What Healing Ourselves Means

Posted by Joanna Rubini on

How to Heal: What does that even mean? Healing from emotional pain, from physical pain, from carrying excess body weight, from denying yourself proper nutrition, from over reacting to little things, from trauma.  Healing can happen once we allow ourselves complete ownership of our feelings.  They can be embarrassing feelings or shameful feelings or dirty secret feelings that you think should never see the light of day. Except all those feelings stay within us if we don't let them out.START:  If you want to heal, intend to feel better.  Intend to see yourself and your life differently. Next, speak or write (or sing) the feeling or sensation or event you are struggling with or hiding.  Choose a safe way to release it.  You want to feel the sensations viscerally, bodily, deeply, powerfully, so they flow through you.  Once expressed and you are free of them, you can explore their root in you with more openness and curiosity. This will allow you to understand why things happened as they did, and you can then consciously enter into the trauma from the past and re-experience it in a more powerful way.  I say powerful here because I'm referring to events where we felt we were victims.  But there are also certainly events where we felt like we behaved badly and that misstep haunts us.  Those too are easily re-written, where you did what was right in your heart instead of whatever behavior haunts you.  If feeling all feelings can me made easy by simply narrating their sensation aloud (or on paper) then nothing lingers in us.
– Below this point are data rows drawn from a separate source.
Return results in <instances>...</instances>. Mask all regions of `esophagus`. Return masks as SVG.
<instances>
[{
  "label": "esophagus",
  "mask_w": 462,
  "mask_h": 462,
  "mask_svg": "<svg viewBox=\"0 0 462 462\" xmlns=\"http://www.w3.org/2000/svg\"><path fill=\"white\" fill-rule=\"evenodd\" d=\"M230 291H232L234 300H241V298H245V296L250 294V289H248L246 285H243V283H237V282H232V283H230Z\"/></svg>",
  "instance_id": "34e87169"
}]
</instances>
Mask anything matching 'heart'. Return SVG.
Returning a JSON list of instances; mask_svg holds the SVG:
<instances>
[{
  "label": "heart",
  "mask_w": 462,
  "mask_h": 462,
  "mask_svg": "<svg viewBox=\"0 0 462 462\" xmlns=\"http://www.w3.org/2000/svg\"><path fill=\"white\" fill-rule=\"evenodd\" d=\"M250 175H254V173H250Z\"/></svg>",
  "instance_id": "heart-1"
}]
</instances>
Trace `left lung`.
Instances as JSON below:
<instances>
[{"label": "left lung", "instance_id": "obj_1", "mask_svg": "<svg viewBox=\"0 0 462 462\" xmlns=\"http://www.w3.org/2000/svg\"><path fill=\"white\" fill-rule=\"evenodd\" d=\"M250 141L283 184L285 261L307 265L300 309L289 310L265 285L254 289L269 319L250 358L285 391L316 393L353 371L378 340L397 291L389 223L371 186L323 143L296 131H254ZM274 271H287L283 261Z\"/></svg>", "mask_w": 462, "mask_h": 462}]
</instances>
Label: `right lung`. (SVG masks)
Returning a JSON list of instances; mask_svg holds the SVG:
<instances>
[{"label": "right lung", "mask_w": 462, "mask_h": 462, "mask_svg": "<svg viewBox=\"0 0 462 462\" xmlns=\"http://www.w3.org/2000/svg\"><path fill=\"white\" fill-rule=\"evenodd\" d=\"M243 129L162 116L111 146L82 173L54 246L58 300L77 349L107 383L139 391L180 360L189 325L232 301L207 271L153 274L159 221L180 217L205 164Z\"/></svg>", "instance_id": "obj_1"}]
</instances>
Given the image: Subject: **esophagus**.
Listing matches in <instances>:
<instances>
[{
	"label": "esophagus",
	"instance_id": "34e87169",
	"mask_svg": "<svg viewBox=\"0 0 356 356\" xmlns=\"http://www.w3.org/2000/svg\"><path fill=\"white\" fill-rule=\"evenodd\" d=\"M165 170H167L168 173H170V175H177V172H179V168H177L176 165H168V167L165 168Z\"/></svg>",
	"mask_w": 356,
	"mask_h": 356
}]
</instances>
Healing is then easy because we are not afraid of the past, its all just ideas and feelings that we can feel and then rewrite as we wish.  Do it!

Put Another Way:Here are the rules: There are no rules! We all have our own rules, that's why some people walk into a store and experience impatience and others walk in, even at the same exact time along side the impatience experience person, and only observe a sense of calm and curiosity. Why? We see what we feel. So when I have a so called shitty interaction, I understand that is within me.

What I learned this year: 1) Miracles happen as often as you wish. Ask for one, it will absolutely appear if you accept that it has. You open not necessarily your eyes so much as your awareness to what a miracle is. They come in different forms. Sometimes they are shaped like a mother, sometimes they are a warm glow within. Sometimes they are a message that we are loved
2) Self pity serves the purpose to assist us in recreating our perceived limitations. My self pity helped me sustain the effects of a traumatic accident from over 20 years ago, effects to which I subconsciously assigned benefits. But upon finally noticing the powerful role my pity has played in all parts of my life, I can gently redirect my thoughts and feelings in a more pro active way, thereby freeing my self, my body, my life, to heal and expand.
3) We are all divine energy separated into individuals to have a human experience. We all make mistakes. We all are better at some things than other things. My perfectionistic human self either wants to win everything, or quit before I fail, because I know that if I fail I usually do the equivalent of self flagellation. That totally sucks...I wonder why some days I feel sad. But oh wait: I spent the morning in self criticism. So I've learned to embrace that I'm a human student constantly learning, I just want to be the best at being open and learning that I possibly can be. And if I fail or withdraw or react, then I strive to be the most patient loving parent to myself possible, so I can identify my self pity and self limiting thoughts and love me a little more so I feel strong enough to get up and try again.
4) We all just want to be loved.
5) everyone has their own rules and truths that work for them. Best not to judge anyone else's way, their way might be just perfect for them.